Por Heitor Ferraz Mello
O cara se acha ao máximo, tem ciúmes dele mesmo quando, no espelho, se imagina abraçado com a sua amada. Se acha o melhor poeta do mundo, comparável a Shakespeare, ou melhor, imitando-o na cara dura. Todo o lugar-comum lírico, o convencional, até mesmo o belo tradicional, comparecem na canção, mas com grande maestria. É a mão do artista embaralhando as cartas.
Além disso, ele diz que larga mulher e filhos para ficar com a outra. Mas quem disse que ela vai ficar com ele? Quando dizem que "não sou essa mulher, não me reconheço como essa musa", pode-se argumentar que a moça da canção também pode pensar assim. Por que não? Num poeta consciente de sua linguagem, e mais, machadiano, um personagem desses chega totalmente envenenado aos ouvidos desatentos dos ouvintes.
Ouvir a canção achando que é uma mera cantada machista faz sentido, mas observando que ela chega com todo exagero lírico - tanto melódico como interpretativo - que é de se desconfiar e não de se fiar nessa voz. Chico não é um compositor confessional: pode até incluir experiências pessoais nas canções, mas seus personagens escorregam facilmente da mão, como muitos dos brasileiros de carne e osso, com aparente discurso esclarecido e até mesmo lírico (tipo o que Machado fez ao criar o Bentinho).
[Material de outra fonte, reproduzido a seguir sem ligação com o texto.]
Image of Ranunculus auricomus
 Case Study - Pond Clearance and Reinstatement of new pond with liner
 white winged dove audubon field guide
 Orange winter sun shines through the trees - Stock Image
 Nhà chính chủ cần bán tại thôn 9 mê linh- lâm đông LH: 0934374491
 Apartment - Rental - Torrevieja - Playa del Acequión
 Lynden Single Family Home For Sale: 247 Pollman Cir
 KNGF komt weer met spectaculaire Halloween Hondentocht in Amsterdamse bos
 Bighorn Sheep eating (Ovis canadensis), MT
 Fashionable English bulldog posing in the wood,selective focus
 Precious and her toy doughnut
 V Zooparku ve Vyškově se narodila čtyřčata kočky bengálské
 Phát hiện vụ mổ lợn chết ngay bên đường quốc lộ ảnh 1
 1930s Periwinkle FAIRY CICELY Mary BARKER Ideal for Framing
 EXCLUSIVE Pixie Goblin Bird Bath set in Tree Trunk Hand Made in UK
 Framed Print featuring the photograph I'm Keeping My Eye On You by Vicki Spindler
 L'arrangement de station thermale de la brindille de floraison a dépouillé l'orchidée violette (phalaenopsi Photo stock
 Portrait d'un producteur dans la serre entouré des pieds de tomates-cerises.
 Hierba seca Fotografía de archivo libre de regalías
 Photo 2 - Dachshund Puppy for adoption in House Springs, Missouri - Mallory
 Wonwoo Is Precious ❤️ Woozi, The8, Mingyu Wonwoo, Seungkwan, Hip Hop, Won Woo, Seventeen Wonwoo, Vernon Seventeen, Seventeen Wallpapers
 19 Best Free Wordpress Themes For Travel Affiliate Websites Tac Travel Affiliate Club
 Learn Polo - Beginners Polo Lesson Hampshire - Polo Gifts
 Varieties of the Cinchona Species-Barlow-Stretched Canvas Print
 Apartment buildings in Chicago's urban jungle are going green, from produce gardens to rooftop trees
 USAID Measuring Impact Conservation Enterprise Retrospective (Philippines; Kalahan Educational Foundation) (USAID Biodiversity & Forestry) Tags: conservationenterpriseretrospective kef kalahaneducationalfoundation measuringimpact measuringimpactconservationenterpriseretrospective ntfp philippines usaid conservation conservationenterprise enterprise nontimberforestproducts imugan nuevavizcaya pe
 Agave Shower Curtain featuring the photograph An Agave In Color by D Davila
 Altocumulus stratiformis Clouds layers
E, pela letra de Caravanas, outra canção do mesmo álbum, dá para perceber que ele está justamente tocando nesse discurso obscuro de certa classe nacional, que conhecemos muito bem. Falar dessas canções apenas com uma audição superficial é tomar uma rasteira do compositor e ficcionista. Não dá para ouvir Chico como quem ouve sertanejo universitário. Como não dá para ler Machado como quem lê autoajuda.